▶ **What the exercise asks**
Can you reproduce word for word every line below, from the one containing "Given the items" down through the last line, with both ends included?

Spatial reasoning dataset excerpts

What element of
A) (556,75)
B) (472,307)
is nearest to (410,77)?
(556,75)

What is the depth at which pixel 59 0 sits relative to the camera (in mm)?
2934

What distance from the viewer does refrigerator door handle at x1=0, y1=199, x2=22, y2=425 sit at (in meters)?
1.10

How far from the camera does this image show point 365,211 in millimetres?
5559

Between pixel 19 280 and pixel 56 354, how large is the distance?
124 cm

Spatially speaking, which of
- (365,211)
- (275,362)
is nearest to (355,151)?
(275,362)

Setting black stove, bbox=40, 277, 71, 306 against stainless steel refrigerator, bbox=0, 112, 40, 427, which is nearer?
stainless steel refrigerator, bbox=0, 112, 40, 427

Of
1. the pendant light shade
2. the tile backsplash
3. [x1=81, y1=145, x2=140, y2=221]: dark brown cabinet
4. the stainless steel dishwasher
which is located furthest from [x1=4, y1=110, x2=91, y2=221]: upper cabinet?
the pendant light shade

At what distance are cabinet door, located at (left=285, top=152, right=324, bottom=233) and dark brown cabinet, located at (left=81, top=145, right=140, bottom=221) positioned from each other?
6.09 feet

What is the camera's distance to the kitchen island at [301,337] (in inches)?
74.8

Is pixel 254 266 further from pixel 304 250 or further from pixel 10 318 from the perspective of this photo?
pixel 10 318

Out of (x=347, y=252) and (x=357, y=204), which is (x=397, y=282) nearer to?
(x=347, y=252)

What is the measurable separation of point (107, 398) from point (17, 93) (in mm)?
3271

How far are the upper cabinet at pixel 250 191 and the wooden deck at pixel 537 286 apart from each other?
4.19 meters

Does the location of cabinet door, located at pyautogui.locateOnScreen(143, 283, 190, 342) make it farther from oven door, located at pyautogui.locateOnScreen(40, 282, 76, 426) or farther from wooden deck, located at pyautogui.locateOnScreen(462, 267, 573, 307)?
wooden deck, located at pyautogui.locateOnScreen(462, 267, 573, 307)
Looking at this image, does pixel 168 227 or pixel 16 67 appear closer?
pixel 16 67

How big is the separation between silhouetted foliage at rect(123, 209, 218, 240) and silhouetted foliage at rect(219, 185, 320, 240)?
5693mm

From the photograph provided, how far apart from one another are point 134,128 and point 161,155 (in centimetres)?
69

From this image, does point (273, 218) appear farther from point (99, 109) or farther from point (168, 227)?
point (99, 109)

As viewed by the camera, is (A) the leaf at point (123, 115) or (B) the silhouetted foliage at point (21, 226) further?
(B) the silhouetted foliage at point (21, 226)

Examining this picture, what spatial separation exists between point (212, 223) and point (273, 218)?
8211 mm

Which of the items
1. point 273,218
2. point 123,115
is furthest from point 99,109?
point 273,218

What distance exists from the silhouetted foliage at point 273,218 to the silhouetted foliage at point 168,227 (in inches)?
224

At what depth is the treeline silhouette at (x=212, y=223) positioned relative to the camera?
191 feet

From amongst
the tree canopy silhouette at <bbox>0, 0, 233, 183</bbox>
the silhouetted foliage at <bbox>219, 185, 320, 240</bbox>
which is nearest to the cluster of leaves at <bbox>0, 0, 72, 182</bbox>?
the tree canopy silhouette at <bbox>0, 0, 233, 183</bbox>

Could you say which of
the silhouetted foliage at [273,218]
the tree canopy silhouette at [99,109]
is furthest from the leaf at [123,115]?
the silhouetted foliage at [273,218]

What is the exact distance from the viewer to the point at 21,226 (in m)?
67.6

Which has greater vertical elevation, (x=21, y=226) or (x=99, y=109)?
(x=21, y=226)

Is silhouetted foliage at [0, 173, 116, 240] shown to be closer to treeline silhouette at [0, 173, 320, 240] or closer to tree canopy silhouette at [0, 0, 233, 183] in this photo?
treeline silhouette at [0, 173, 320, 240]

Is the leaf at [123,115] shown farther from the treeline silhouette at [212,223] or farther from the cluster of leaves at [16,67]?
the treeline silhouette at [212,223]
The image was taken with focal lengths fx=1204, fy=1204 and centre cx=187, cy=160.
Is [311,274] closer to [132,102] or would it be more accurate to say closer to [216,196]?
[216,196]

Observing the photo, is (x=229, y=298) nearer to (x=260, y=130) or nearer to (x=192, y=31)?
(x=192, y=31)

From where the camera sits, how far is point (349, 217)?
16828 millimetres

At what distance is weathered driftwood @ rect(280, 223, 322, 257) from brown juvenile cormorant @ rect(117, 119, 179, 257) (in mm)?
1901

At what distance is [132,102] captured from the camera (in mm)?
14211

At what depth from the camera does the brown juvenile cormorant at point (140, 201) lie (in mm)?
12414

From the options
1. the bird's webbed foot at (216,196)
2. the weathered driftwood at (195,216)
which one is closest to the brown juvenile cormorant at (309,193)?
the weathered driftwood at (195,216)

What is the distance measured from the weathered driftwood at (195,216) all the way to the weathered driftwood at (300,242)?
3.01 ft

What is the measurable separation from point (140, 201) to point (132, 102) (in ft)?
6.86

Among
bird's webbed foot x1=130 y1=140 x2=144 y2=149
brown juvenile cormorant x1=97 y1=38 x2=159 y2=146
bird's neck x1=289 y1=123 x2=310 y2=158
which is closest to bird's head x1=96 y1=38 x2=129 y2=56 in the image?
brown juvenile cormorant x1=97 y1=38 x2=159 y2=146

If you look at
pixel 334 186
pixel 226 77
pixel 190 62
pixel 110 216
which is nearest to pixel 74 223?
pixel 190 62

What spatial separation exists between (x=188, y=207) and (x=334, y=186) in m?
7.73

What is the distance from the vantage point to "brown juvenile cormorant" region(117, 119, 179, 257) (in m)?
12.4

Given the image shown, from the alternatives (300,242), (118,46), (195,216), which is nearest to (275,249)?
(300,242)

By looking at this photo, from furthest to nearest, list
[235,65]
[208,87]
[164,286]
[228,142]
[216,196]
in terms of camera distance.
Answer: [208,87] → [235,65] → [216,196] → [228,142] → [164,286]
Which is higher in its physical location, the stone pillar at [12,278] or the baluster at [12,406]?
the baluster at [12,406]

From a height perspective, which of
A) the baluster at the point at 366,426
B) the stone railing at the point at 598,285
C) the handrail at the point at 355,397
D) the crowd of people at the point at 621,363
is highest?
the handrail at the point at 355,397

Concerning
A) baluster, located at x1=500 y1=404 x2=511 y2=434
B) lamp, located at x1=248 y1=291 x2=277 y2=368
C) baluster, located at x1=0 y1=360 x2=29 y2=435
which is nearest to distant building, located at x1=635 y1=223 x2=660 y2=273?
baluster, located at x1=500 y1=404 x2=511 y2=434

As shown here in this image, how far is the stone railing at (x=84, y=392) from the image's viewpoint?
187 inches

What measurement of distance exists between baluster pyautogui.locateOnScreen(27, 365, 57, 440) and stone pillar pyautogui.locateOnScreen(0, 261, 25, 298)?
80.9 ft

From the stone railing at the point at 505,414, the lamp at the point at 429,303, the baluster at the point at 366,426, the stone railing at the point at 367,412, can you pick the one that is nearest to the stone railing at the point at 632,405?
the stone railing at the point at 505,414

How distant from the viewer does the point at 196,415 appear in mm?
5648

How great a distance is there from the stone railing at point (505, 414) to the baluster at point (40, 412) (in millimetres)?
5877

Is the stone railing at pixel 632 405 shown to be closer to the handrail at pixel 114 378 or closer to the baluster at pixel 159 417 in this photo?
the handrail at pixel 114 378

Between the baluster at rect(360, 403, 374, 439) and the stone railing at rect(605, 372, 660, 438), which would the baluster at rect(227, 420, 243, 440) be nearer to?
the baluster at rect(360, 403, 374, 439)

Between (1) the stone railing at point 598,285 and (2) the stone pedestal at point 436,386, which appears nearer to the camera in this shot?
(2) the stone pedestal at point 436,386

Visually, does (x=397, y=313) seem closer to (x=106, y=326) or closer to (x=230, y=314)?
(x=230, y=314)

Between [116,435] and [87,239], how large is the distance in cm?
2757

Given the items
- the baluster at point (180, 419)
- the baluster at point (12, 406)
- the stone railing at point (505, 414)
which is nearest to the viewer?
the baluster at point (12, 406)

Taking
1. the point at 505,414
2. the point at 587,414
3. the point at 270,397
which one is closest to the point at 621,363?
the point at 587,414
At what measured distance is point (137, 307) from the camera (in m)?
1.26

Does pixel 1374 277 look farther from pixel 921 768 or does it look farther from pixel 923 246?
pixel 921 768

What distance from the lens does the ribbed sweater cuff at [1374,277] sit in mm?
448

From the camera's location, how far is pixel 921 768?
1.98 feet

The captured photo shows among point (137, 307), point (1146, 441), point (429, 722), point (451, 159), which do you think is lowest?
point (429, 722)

▶ **Solution for this task**
Given the items
- the baluster at point (180, 419)
- the baluster at point (12, 406)
- the stone railing at point (505, 414)
which is nearest to the viewer?
the baluster at point (12, 406)

Taking
1. the point at 505,414
2. the point at 587,414
3. the point at 270,397
which one is closest to the point at 621,363?
the point at 587,414
At what measured distance is point (137, 307) from the camera (in m)?
1.26

Does pixel 1374 277 look farther from pixel 921 768 or does it look farther from pixel 923 246?
pixel 921 768

What distance from the lens does the ribbed sweater cuff at [1374,277] sit in mm?
448

From the camera's location, how far is pixel 921 768?
1.98 feet

The captured photo shows among point (137, 307), point (1146, 441), point (429, 722), point (451, 159), which do you think is lowest?
point (429, 722)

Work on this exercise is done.